Re: Refactor how we form HeapTuples for CatalogTuple(Insert|Update)

From: Greg Burd <greg(at)burd(dot)me>
To: Michael Paquier <michael(at)paquier(dot)xyz>
Cc: PostgreSQL Hackers <pgsql-hackers(at)lists(dot)postgresql(dot)org>
Subject: Re: Refactor how we form HeapTuples for CatalogTuple(Insert|Update)
Date: 2025-12-03 14:11:03
Message-ID: 68E38CCB-3163-4571-AF5F-B30E18D04380@greg.burd.me
Views: Whole Thread | Raw Message | Download mbox | Resend email
Thread:
Lists: pgsql-hackers


On Dec 2 2025, at 11:16 pm, Michael Paquier <michael(at)paquier(dot)xyz> wrote:

> On Tue, Dec 02, 2025 at 10:21:36AM -0500, Greg Burd wrote:
>> On Dec 2 2025, at 2:09 am, Michael Paquier <michael(at)paquier(dot)xyz> wrote:
>> Thanks for taking the time to review this chunky patch. I've been
>> quietly reworking it a bit, I'll go over that in a bit because I'd
>> appreciate opinions before I'm too far into the changes.

Michael,

Thanks for continuing to help me along with this patch, I appreciate
your attention and time.

> Noted.
>
>> I started off just trying to make
>> HeapDetermineColumnsInfo() go away, these seem like good goals as well
>> and touch the same area of code.
>
> This one is an interesting piece of argument.

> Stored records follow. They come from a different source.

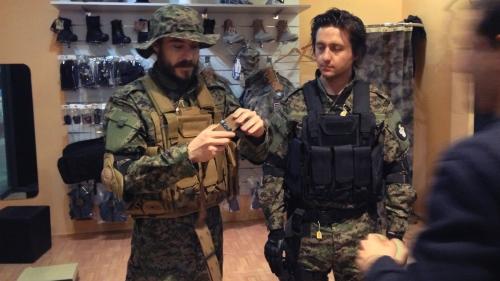 Javier Esteban Loring y Santiago Arias en una prueba de vestuario para Modern Warfare: Sunrise en Airsoft 51 Combat Zone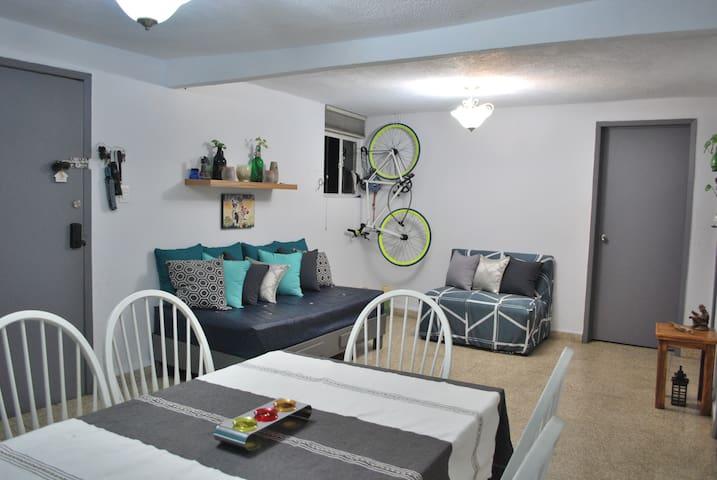 Great location near Chapultepec, cozy room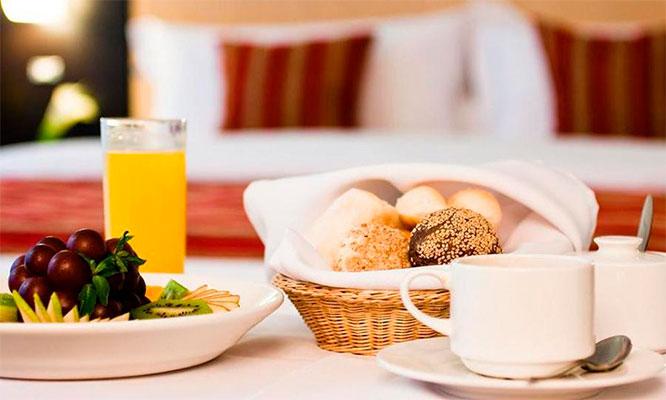 Noche romantica para dos en habitacion a eleccion desayuno buffet decoracion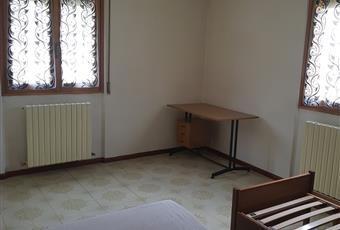 Il pavimento è piastrellato, la camera è luminosa Lombardia SO Teglio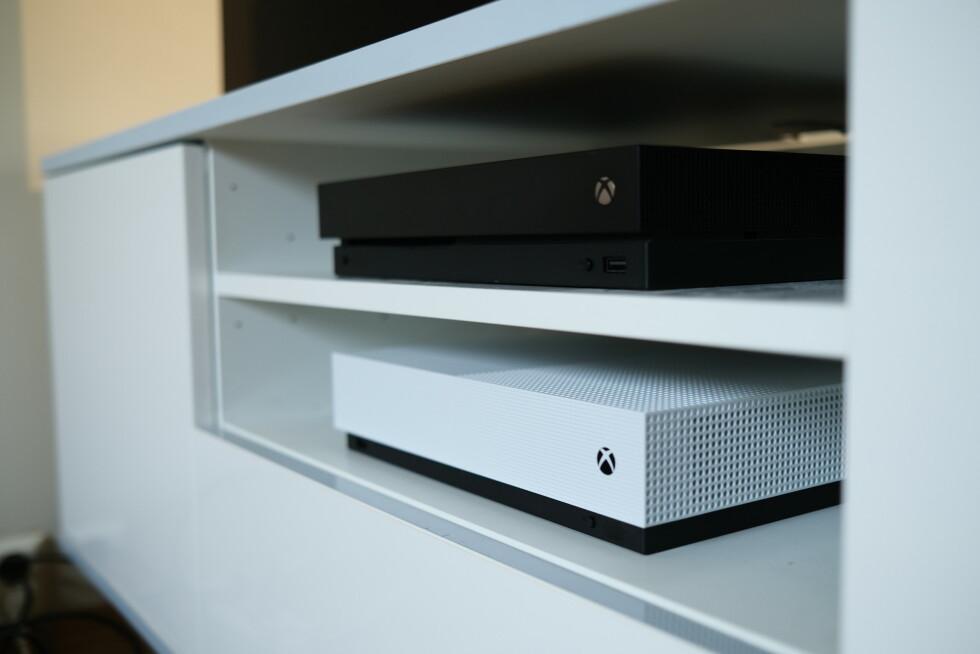 I Ikea-benken er det plass til både Xbox One S og Xbox One X. Foto: Martin Kynningsrud Størbu
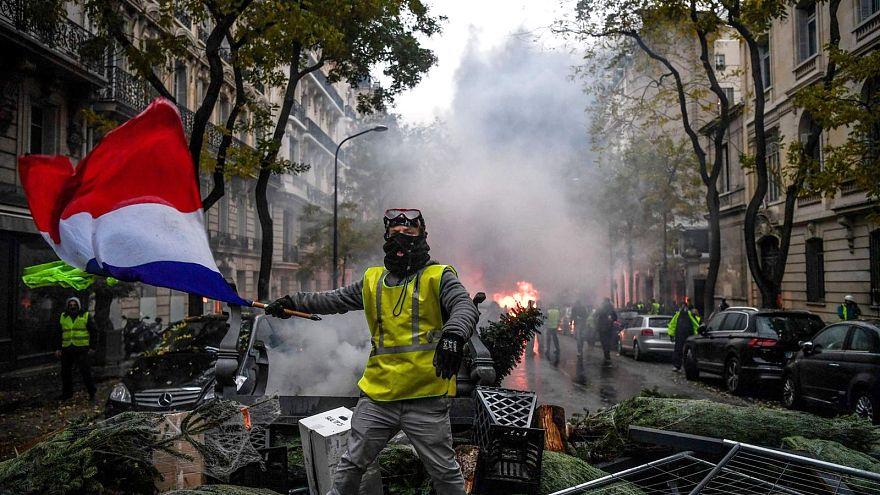 Fransa diken üstünde: Sarı Yelekliler eyleminde 'dördüncü perde' başlıyor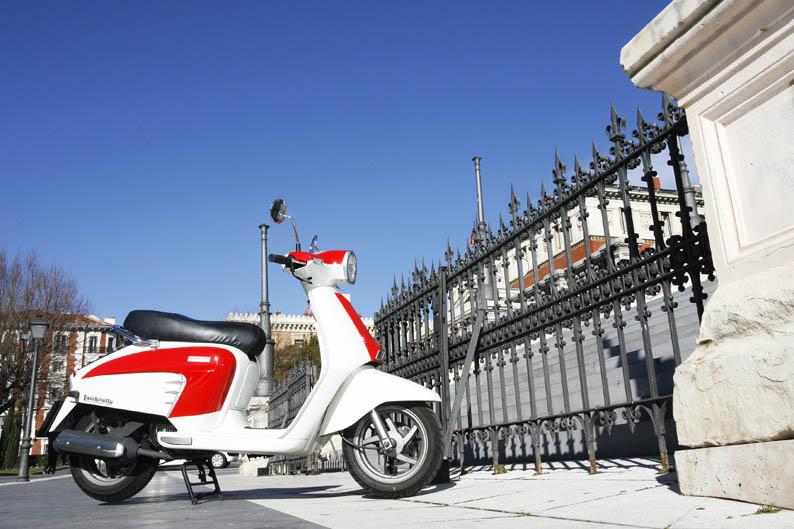 Kymco Like vs Lambretta LN 125. Comparativa scooter. Galería de fotos
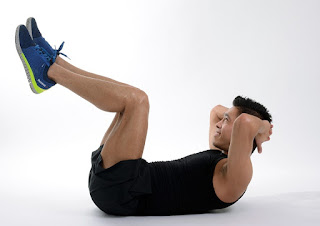 Flat Bench Leg Pull-In exercise to Make Six Pack at Home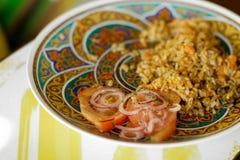 与菜和肉的米在一块精密板材 免版税图库摄影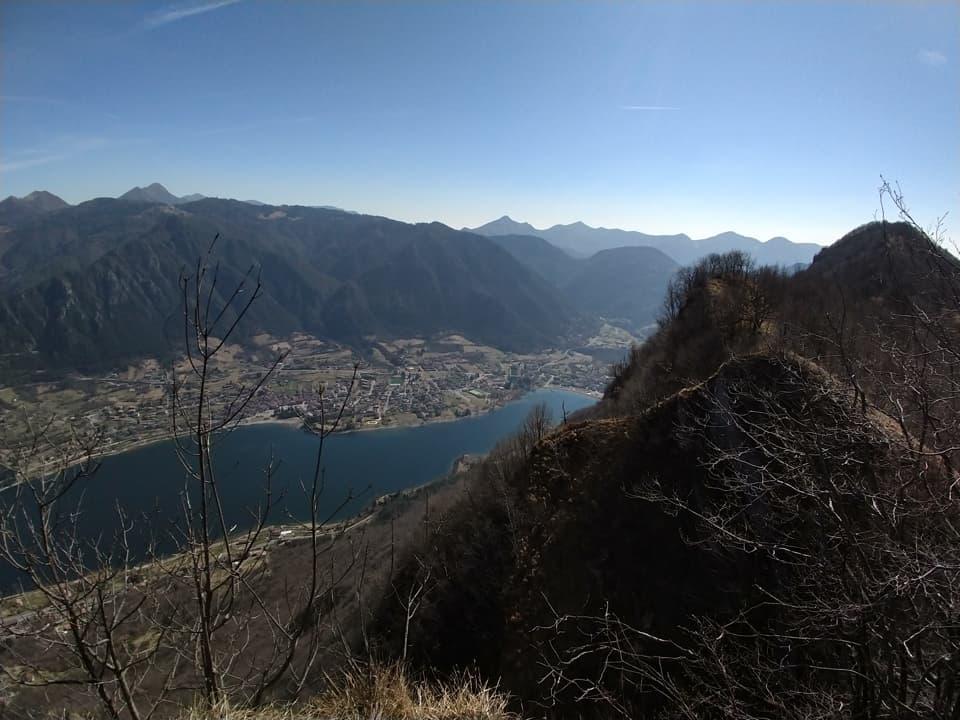 Il lago ed il centro abitato di Idro visto dal Monte Canale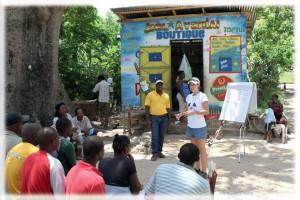 Pendant une formation en maçonnerie dispensée par GOAL en Haïti, Caroline explique pourquoi notre équipe est venue filmer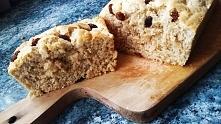 Ciasto owsiane z rodzynkami Składniki: - 4 białka jaj + 2 żółtka - 100g płatków owsianych - szczypta proszku do pieczenia, -słodzik lub ksylitol ew. miód - duża łyżka jogurtu na...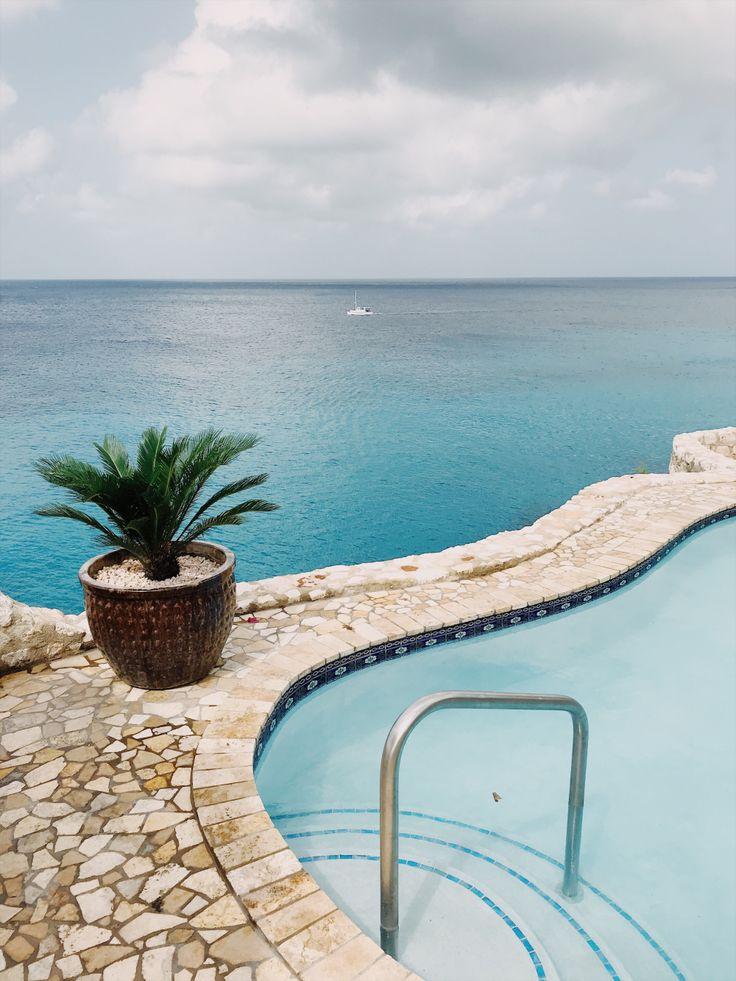 LAGUN, CURAÇAO. Curaçaolla kiirettä ei ole. Ei edes sen käsitettä, koska aikaa ei ole, eikä määränpäätä. Kiirein meininki lienee autoa pakoon pinkovilla iguanoilla.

I've looked in the email archives a bit and didn't come up with much
related to catalog upgrades. I don't know if there is much on the
record information on this idea, but from what I've been told the idea
of decoupling heap from catalogs with the goal of getting closer to
making online upgrades possible has been referenced a few times in
hallway tracks at various conferences.

>>>> indexing.c: has the change to CatalogTupleUpdate/Insert and removal of
>>>> their "WithInfo" companions. If that second part is controversial then
>>>> I don't mind reverting it, but IMO this is cleaner and might either
>>>> inspire more call sites to create and reuse CatalogIndexState or for
>>>> someone (me?) to address the comment that pre-dates my work:
>>>
>>> I'm OK with the simplification on this one, but let's make that a
>>> separate patch extracted from 0001. The changes with
>>> CatalogTupleUpdate() and CatalogTupleInsert() don't have to be
>>> included with the changes that introduce a bitmap integration to track
>>> the attributes that are updated. This is pointing to the fact that
>>> there are not that many callers of the WithInfo() flavors in the tree,
>>> compared to the non-info ones (24 AFAIK, vs 160-ish for the Insert
>>> path it seems, for example).
>>
>> That makes sense, but another approach is to do the work mentioned in
>> the comment and somehow cache the CatalogIndexState (which is a somewhat
>> redacted ResultRelInfo by another name) somewhere.
>
> Yes, perhaps we should just do that. That may simplify some of the
> existing catalog paths, where we decide to open directly the indexes,
> as you have already noticed while working on 0002.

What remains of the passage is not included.